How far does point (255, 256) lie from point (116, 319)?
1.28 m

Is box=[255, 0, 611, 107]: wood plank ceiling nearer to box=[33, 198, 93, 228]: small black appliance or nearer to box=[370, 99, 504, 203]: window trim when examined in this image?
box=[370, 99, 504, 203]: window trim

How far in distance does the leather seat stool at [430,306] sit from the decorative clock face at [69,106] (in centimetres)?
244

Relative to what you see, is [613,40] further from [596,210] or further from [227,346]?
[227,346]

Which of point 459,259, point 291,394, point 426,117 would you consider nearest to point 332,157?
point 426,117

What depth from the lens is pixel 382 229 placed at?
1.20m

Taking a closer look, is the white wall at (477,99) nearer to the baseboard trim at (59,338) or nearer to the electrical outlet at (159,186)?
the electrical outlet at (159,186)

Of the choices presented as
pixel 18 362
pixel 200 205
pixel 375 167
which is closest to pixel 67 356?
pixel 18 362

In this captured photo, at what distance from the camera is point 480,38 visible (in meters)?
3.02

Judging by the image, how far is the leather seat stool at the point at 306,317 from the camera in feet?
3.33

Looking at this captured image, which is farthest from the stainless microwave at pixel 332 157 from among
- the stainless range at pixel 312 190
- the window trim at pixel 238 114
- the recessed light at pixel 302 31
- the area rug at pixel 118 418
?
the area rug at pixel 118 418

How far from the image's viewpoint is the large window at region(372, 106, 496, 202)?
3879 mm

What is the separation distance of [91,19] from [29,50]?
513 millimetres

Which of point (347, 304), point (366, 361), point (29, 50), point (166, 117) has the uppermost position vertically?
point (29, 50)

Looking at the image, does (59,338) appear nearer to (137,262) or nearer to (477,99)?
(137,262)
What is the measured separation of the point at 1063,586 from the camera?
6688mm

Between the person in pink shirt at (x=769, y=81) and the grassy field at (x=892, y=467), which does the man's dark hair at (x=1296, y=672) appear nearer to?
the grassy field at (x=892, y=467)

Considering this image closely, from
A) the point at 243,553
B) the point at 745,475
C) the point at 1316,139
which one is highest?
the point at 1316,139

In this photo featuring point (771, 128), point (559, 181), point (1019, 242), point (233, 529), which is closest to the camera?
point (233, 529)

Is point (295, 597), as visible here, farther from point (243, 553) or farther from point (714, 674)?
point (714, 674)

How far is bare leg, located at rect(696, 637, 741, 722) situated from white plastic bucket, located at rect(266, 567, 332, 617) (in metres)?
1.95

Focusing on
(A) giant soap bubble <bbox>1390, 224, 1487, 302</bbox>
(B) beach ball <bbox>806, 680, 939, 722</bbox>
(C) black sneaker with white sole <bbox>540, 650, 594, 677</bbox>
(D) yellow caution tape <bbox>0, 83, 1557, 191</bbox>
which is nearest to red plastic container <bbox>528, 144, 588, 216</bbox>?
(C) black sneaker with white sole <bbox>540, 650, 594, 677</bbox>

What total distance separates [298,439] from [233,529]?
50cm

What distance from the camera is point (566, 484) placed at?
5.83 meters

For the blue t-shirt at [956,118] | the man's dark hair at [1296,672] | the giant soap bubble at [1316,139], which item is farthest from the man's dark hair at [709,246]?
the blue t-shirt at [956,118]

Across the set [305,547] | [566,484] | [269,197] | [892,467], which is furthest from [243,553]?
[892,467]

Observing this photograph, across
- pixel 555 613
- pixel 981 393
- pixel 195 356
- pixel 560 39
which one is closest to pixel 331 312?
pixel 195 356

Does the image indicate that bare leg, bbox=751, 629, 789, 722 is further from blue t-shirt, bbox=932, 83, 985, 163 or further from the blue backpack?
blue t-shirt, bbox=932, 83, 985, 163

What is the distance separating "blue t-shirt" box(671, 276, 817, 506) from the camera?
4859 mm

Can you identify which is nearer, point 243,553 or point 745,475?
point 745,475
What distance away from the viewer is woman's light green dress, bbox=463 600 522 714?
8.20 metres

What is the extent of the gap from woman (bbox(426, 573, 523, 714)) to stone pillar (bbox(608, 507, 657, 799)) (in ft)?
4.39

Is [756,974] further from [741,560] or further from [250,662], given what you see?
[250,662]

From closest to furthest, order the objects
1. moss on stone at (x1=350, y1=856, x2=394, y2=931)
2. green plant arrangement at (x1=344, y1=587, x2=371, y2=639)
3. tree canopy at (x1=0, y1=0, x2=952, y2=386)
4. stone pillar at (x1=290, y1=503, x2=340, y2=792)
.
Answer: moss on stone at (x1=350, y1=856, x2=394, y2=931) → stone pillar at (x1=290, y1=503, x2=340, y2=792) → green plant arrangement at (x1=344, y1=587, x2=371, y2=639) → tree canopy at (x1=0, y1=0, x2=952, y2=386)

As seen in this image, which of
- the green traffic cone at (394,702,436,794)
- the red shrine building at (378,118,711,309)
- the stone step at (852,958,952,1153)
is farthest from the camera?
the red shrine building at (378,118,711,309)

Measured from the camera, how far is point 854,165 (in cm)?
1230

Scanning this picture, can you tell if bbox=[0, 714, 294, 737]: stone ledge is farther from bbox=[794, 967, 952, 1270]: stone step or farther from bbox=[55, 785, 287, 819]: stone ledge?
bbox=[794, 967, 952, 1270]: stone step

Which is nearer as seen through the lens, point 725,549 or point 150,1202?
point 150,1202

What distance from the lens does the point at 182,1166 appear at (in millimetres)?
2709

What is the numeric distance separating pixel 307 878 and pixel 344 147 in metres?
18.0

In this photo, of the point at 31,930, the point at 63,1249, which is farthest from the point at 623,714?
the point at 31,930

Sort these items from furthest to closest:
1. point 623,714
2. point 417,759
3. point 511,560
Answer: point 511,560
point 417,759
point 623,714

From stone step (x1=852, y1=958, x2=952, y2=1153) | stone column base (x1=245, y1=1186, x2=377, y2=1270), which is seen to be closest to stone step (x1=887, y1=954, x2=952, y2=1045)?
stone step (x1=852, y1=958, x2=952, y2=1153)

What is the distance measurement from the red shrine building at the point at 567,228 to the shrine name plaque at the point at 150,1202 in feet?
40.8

———

[SET EXERCISE]
Rewrite the rows in the stretch from "What total distance" through "Answer: moss on", replacing "giant soap bubble" with "floating soap bubble" and leaving everything else unchanged.

[OUTPUT FOR THIS TASK]
What total distance separates [298,439] from [233,529]?
50cm

What distance from the camera is point (566, 484) placed at?
5.83 meters

For the blue t-shirt at [956,118] | the man's dark hair at [1296,672] | the floating soap bubble at [1316,139], which item is farthest from the man's dark hair at [709,246]?
the blue t-shirt at [956,118]

Across the set [305,547] | [566,484] | [269,197] | [892,467], which is furthest from [243,553]?
[892,467]

Observing this photograph, across
- pixel 555 613
- pixel 981 393
- pixel 195 356
- pixel 560 39
which one is closest to pixel 331 312?
pixel 195 356

Does the image indicate that bare leg, bbox=751, 629, 789, 722 is further from blue t-shirt, bbox=932, 83, 985, 163 or further from the blue backpack?
blue t-shirt, bbox=932, 83, 985, 163

What is the distance separating "blue t-shirt" box(671, 276, 817, 506) from the camera?
4859 mm

Can you identify which is nearer, point 243,553 or point 745,475?
point 745,475
What distance away from the viewer is woman's light green dress, bbox=463 600 522 714?
8.20 metres

What is the extent of the gap from woman (bbox(426, 573, 523, 714)) to stone pillar (bbox(608, 507, 657, 799)) (in ft)?
4.39

Is [756,974] further from [741,560] or further from [250,662], given what you see?
[250,662]

From closest to furthest, order the objects
1. moss on stone at (x1=350, y1=856, x2=394, y2=931)
2. green plant arrangement at (x1=344, y1=587, x2=371, y2=639)
3. tree canopy at (x1=0, y1=0, x2=952, y2=386)
4. stone pillar at (x1=290, y1=503, x2=340, y2=792)
.
Answer: moss on stone at (x1=350, y1=856, x2=394, y2=931) → stone pillar at (x1=290, y1=503, x2=340, y2=792) → green plant arrangement at (x1=344, y1=587, x2=371, y2=639) → tree canopy at (x1=0, y1=0, x2=952, y2=386)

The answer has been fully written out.